無負荷時の電圧はATX、EPS、PCI-Eともに12.1~12.2VとほぼATX規格中心値の12V周辺で安定している。ベンチマークテストによる負荷でも、赤いラインのATX24ピンと青いラインのPCI EXpress 8ピンが11.9Vに若干低下するものの、安定性は十分に維持されている。
テスト環境や条件は異なるため単純比較はできないものの(DOS/V POWER REPORT2014年8月号参照)、旧モデルであるRA-650ではATX24ピンが下限ギリギリまで電圧が低下することもあったことから、本製品の安定性が大きく改善されていることが分かる。
ベンチマーク時の消費電力については低負荷時37.2W、高負荷時は235Wという結果になった。80 PLUS SILVER認証モデルとしてはかなり良好な部類といえる。
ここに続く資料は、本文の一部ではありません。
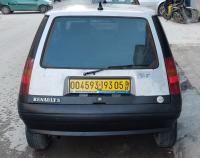 mini-citadine-renault-5-1993-batna-algerie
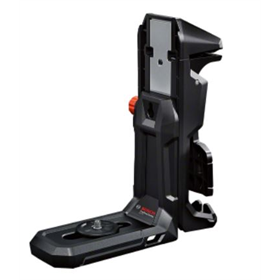 Uchwyt do lasera Bosch LB 10 & DK 10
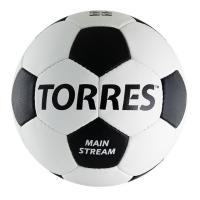 a74b9fb67d295b3eaf0690bce8dfb2da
動作音についても旧モデルであるRA-650から比べると雲泥の差がある。前述の電圧グラフと同様に動作環境は異なるが、RA-650では低負荷時が44.5db(A)、高負荷時44.8db(A)とかなりファンノイズが目立つ結果であったのに対し、RA2-650では、低負荷時では35.9db(A)、高負荷時では36.2db(A)と現在の標準的な静音電源と同等レベルの動作音に落ち着いている。
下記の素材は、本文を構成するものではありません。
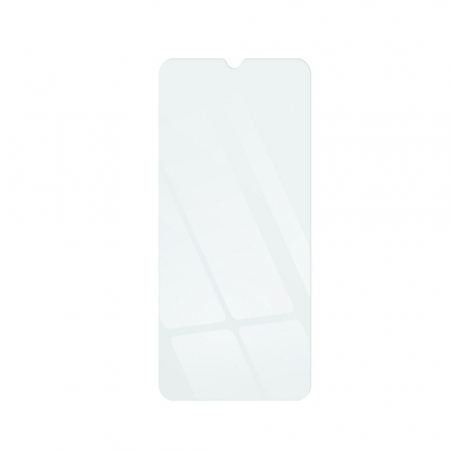 FOLIE Sticlă securizată Blue Star SAMSUNG A23 / A235 / A236  - TRANSPARENT [2]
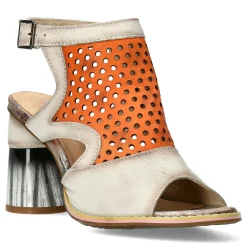 Outlet Sandales - GUCSTOO 21 Outlet Chaussures|Sandales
旧モデルと比べて動作音や電圧特性は大きく改善、優秀なスタンダードモデル
テスト結果を見てもらうと分かるとおり、初期の「RAIDERシリーズ」と比べると電圧や動作音なども改善され、品質が大きく向上していることが分かる。
消費電力に関しても比較的優秀な部類に入り、これは内部パーツの品質改善がテスト結果に出たものと思われる。その分、本体価格はやや高くなったものの、650Wモデルも750Wモデルも1万円を大きく割り込む価格で購入できるので、旧モデル同様にコストパフォーマンス面で魅力ある製品と言えるだろう。
本製品ならではの特殊な機能といった個性的な面でのアピールは無いが、新たなスタンダード電源として定番製品になる素質は十分にある。